_Brief_
State how many lines in the records below contain the string "nucleus", with case counting, and reply with that number alone.

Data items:
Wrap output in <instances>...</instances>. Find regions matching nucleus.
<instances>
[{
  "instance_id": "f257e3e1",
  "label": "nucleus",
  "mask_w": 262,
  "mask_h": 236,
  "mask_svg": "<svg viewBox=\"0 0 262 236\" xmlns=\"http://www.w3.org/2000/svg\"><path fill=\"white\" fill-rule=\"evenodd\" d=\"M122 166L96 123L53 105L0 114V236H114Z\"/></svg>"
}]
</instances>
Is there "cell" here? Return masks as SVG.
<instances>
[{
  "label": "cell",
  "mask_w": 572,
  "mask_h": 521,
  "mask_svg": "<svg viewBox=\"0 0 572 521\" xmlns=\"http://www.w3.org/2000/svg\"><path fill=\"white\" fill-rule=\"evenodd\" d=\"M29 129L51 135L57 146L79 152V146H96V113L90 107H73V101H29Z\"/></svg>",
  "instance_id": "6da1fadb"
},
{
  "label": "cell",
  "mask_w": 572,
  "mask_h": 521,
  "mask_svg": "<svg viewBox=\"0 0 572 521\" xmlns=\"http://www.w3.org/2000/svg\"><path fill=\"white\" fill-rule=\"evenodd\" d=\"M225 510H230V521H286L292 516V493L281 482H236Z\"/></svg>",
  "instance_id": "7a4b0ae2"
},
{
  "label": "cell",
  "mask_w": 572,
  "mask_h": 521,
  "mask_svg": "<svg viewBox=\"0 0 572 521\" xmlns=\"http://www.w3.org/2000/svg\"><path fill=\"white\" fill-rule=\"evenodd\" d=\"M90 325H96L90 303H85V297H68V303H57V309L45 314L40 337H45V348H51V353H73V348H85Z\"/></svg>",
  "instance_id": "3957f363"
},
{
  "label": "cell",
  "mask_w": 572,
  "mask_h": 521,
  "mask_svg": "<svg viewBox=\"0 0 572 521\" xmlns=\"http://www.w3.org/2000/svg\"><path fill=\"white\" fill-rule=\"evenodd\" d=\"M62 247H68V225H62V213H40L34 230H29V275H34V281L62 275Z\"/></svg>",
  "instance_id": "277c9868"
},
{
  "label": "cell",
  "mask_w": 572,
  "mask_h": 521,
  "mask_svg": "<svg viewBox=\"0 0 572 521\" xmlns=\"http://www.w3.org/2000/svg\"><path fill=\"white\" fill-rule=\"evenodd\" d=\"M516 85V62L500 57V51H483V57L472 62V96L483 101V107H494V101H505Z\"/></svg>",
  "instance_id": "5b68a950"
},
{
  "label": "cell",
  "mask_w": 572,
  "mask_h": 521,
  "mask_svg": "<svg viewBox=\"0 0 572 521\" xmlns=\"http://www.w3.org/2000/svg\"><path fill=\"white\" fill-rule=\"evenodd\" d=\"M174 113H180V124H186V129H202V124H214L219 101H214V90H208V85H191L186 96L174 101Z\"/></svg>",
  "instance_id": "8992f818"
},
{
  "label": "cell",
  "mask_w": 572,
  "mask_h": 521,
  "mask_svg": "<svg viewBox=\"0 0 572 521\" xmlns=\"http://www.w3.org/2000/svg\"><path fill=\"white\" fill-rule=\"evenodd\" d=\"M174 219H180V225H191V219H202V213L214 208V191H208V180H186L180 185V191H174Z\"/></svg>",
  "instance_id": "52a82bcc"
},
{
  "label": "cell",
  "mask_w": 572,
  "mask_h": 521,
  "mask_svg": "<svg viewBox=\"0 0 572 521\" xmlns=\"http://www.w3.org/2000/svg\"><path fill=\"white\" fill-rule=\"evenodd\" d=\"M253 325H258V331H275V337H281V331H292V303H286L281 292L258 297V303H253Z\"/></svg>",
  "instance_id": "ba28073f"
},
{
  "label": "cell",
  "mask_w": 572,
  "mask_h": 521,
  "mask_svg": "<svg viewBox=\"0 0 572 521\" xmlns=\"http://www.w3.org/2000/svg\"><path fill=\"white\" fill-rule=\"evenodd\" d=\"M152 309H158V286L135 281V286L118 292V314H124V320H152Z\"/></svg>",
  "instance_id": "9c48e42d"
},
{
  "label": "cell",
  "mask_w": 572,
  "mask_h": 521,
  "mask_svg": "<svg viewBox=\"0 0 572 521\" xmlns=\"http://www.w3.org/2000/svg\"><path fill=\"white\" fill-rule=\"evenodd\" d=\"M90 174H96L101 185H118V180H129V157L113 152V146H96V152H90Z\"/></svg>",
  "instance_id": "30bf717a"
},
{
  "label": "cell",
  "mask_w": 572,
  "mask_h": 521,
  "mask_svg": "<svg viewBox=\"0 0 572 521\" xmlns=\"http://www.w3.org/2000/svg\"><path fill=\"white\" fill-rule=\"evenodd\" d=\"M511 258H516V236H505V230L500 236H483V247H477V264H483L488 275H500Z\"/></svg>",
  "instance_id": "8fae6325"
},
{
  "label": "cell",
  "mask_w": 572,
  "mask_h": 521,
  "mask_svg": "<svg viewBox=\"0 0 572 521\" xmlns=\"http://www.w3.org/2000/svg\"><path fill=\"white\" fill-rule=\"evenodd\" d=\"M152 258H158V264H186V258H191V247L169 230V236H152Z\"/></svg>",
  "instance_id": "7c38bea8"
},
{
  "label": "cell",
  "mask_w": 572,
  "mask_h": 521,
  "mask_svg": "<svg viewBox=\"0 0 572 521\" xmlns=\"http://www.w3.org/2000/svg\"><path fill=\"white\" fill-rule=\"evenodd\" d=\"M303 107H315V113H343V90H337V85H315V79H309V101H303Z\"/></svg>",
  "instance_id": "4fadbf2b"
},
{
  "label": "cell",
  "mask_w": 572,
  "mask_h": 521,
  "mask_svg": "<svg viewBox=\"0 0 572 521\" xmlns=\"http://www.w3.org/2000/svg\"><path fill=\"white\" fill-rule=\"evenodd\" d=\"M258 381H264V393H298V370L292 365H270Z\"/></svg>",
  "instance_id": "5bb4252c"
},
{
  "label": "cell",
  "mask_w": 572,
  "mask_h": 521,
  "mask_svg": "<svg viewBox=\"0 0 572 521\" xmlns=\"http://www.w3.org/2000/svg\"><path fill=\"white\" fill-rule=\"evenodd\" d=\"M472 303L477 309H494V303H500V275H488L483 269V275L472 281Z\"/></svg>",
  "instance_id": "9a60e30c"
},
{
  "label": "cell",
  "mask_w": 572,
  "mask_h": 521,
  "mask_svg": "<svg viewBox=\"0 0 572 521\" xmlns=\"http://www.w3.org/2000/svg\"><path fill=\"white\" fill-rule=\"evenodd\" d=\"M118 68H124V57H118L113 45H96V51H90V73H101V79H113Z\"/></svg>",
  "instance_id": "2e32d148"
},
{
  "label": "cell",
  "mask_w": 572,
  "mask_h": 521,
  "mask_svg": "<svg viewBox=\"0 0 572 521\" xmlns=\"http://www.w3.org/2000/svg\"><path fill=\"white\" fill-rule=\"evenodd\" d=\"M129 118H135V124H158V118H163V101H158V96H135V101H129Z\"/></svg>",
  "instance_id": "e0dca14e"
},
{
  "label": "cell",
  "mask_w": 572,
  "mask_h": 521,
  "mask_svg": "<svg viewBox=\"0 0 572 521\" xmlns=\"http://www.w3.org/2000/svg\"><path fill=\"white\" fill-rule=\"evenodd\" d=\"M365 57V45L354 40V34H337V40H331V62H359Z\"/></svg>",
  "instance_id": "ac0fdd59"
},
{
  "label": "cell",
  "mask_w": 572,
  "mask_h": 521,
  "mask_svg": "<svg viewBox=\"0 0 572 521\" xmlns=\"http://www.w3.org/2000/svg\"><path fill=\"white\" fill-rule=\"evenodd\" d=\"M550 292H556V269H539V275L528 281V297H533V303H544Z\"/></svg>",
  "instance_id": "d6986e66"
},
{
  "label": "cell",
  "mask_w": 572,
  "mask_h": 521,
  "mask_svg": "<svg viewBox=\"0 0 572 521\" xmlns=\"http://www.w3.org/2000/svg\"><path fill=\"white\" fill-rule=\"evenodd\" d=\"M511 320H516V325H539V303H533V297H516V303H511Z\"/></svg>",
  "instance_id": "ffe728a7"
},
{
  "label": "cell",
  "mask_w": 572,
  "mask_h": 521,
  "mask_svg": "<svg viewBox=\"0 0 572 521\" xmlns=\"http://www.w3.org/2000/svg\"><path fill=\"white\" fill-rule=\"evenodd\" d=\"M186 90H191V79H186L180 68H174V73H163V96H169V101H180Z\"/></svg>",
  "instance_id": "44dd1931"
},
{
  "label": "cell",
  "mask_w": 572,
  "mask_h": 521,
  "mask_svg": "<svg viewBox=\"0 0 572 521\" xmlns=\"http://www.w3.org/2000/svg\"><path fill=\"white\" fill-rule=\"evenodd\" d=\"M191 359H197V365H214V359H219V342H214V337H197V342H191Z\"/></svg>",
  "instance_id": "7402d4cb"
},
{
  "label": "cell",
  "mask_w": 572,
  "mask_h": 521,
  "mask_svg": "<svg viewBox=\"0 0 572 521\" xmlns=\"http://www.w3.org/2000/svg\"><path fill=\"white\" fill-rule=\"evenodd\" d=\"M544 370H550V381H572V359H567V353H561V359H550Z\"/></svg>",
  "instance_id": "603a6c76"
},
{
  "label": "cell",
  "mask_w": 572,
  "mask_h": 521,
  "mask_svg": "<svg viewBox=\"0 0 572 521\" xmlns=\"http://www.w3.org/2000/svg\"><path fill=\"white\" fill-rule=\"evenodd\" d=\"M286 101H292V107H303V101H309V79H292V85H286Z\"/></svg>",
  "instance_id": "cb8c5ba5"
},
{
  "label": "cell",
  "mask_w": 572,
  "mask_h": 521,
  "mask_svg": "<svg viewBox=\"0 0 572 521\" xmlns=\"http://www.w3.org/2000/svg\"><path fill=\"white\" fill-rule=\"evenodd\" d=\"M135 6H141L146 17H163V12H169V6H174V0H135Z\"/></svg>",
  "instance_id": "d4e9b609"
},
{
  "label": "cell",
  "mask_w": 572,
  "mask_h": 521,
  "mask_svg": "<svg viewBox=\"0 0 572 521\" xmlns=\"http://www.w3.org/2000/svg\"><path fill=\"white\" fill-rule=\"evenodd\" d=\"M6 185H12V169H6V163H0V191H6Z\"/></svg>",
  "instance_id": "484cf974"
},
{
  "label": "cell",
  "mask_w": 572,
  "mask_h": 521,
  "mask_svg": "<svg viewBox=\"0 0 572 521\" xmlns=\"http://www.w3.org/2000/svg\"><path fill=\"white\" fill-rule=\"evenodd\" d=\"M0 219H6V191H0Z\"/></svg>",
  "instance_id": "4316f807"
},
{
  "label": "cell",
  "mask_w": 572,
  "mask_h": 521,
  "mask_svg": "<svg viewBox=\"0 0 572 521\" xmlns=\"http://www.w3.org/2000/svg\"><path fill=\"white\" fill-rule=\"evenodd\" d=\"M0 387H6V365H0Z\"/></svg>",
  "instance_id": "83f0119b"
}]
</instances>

_Output_
2